On 23 May 2022, Governor Ned Lamont signed House Bill 5313 and Public Act No. 22-57 (PA 22-57) was enacted. Under PA 22-57, by 1 January 2023, “temporary nursing services agencies” must have registered with and paid a registration fee to the Connecticut Department of Public Health (DPH) if they
want to continue to operate in the State of Connecticut. The registration must be done annually thereafter. In addition, by 1 July 2023, agencies must submit cost reports that include information about annual revenues and costs, employee headcount and locations, average fees charged by type of nursing personnel and type of health care facility, and any other information the commissioner of public health requests. The law further obligates agencies and health care entities to enter into written agreements that include assurances that the assigned nursing personnel have appropriate credentials.

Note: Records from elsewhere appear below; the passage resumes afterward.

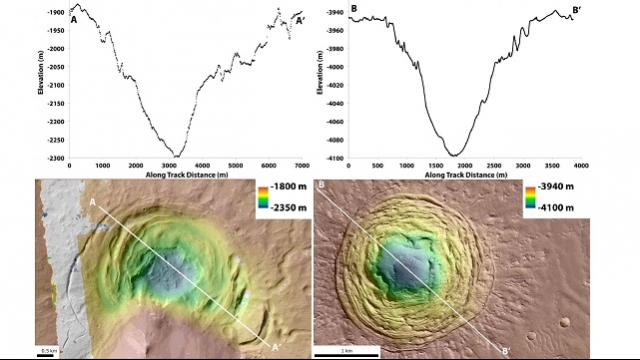 Strange Mars funnel may harbour microbial life, explains study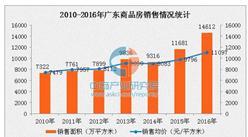 2016年广东商品房成交量价创新高 4城房价超全省均价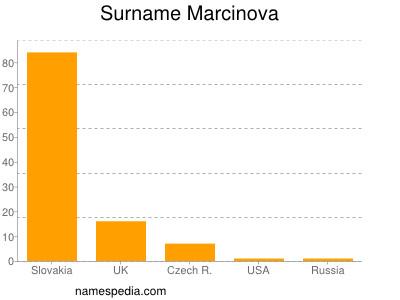 Surname Marcinova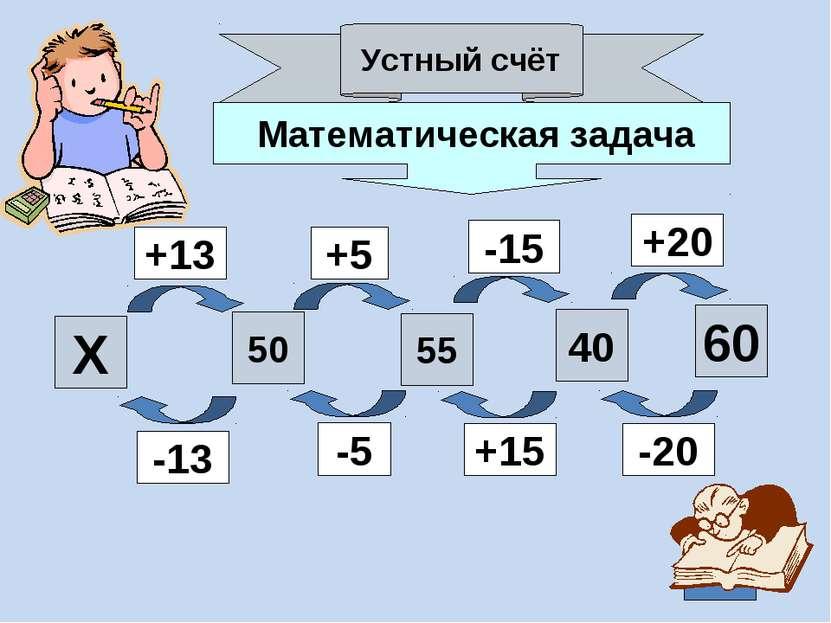 Устный счёт Математическая задача 50 55 40 60 Х +13 +5 -15 +20 -20 +15 -5 -13 37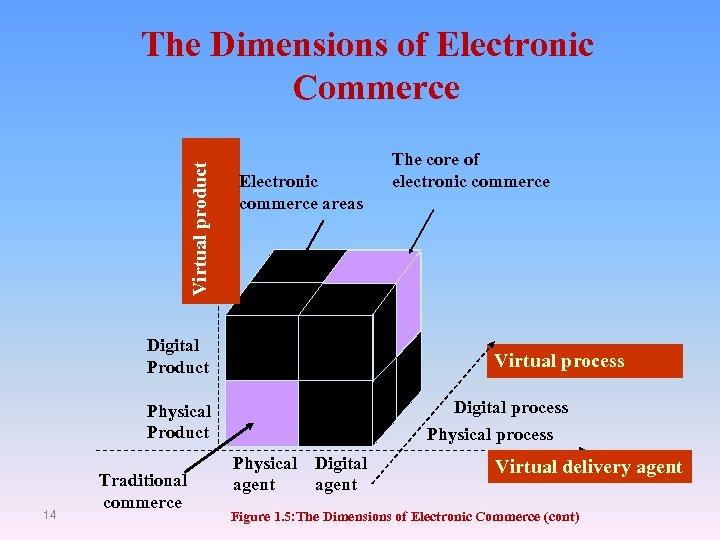 Virtual product The Dimensions of Electronic Commerce Electronic commerce areas Digital Product Virtual process
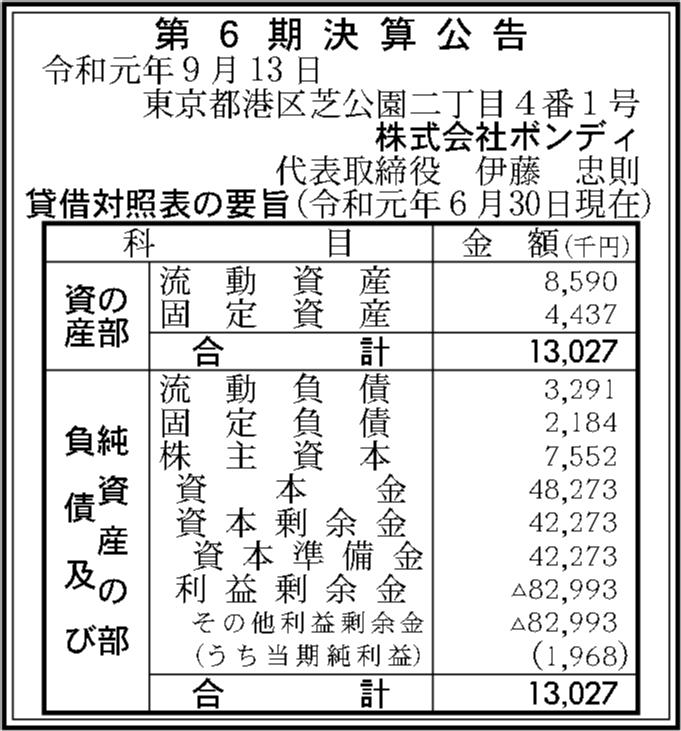 0058 f6c7b404bfc7286cc304459c62bab4b2b1b8c3fbc1755f7619c2ac3a7ba238a92d198f4d19a3ef63c0d6ed2860b40e28ee24a9fb23afbefd5c9267b828785218 05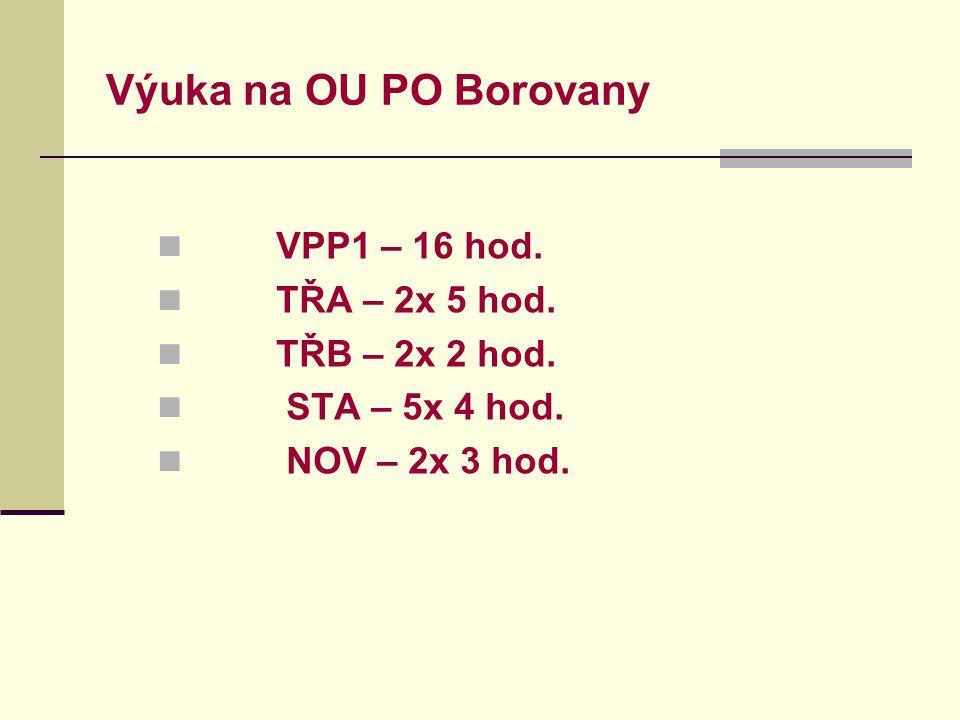 Výuka na OU PO Borovany VPP1 – 16 hod. TŘA – 2x 5 hod. TŘB – 2x 2 hod.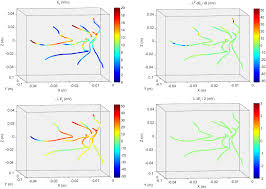effective electric fields along realistic dti based neural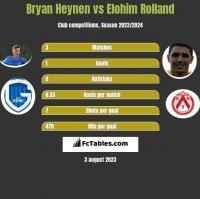 Bryan Heynen vs Elohim Rolland h2h player stats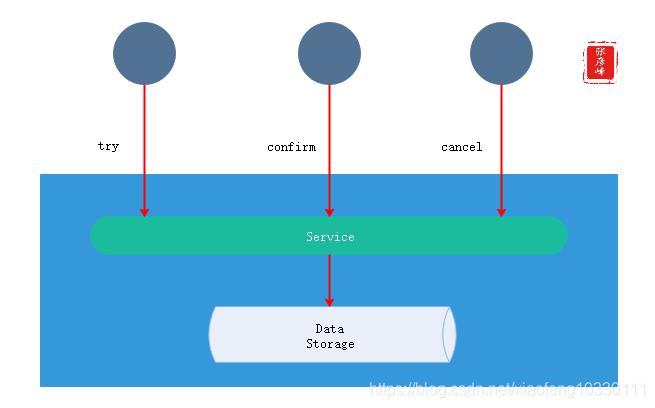 微服务架构-实现技术之三大关键要素2数据一致性:分布式事物+CAP&BASE+可靠事件模式+补偿模式+Sagas模式+TCC模式+最大努力通知模式+人工干预模式插图(14)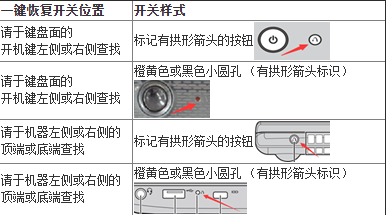 恢复笔记本的一键联想用在电脑的那个位置linux中mv详解图片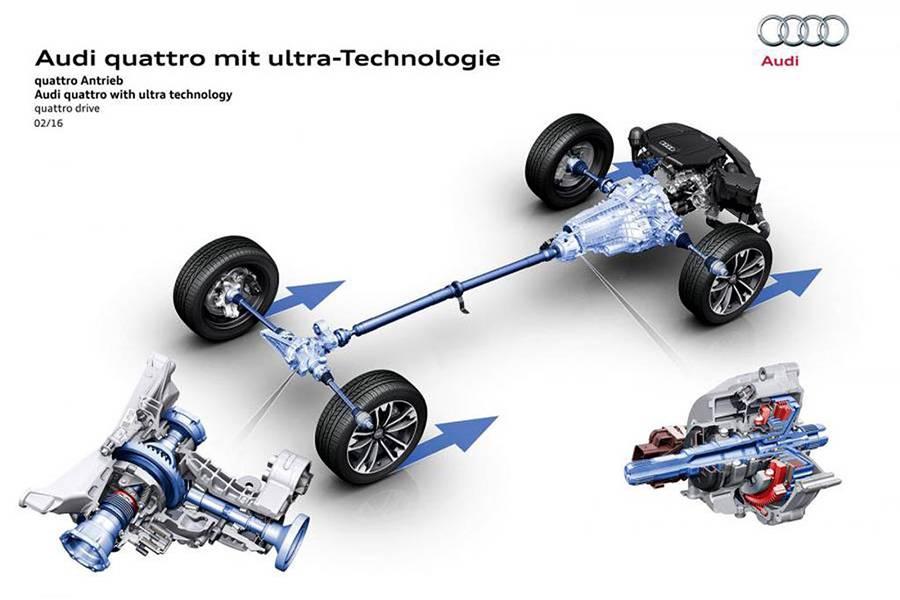 Полный привод quattro ultra от Ауди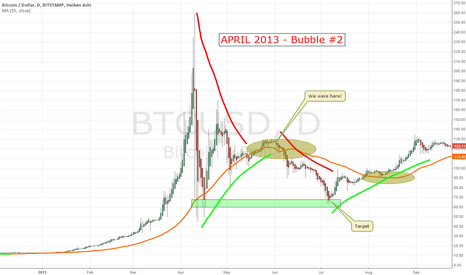 BTCUSD: APRIL 2013 Bubble #2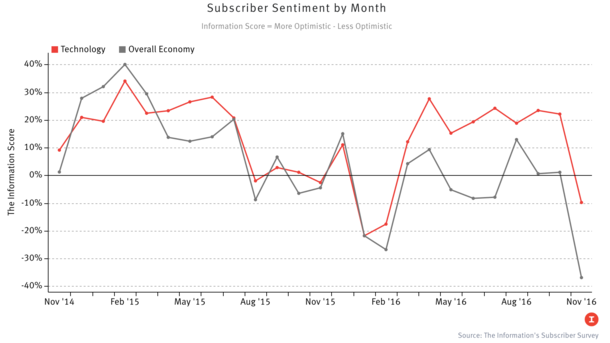 Subscriber Optimism About Economy and Tech Plunges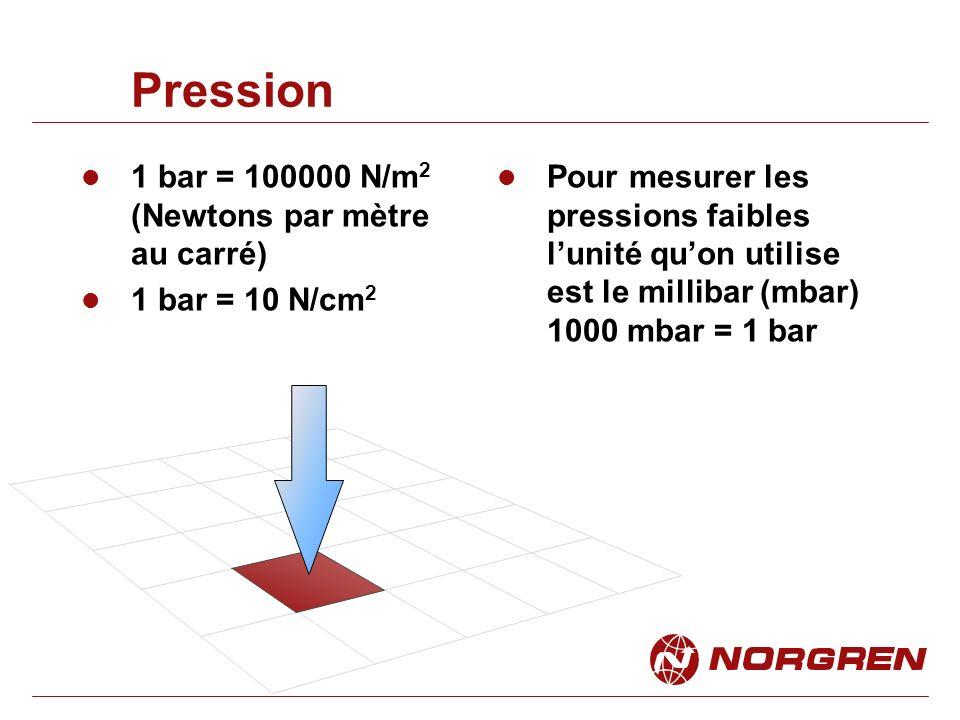 Unités de Pression Lunité légale est la PASCAL : Pa Il existe néanmoins plusieurs unités de pression leurs équivalent sont listées ci dessous.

Agencies and entities that violate certain sections of PA 22-57 are subject to penalties of up to US$300 per offense. In addition, the law provides that anyone aggrieved by an act of a temporary nursing services agency can petition the Connecticut Superior Court for relief. The law also allows the commissioner of public health to ask the attorney general to bring a civil action in Hartford Superior Court for injunctive relief to restrain further violations of certain sections of the law.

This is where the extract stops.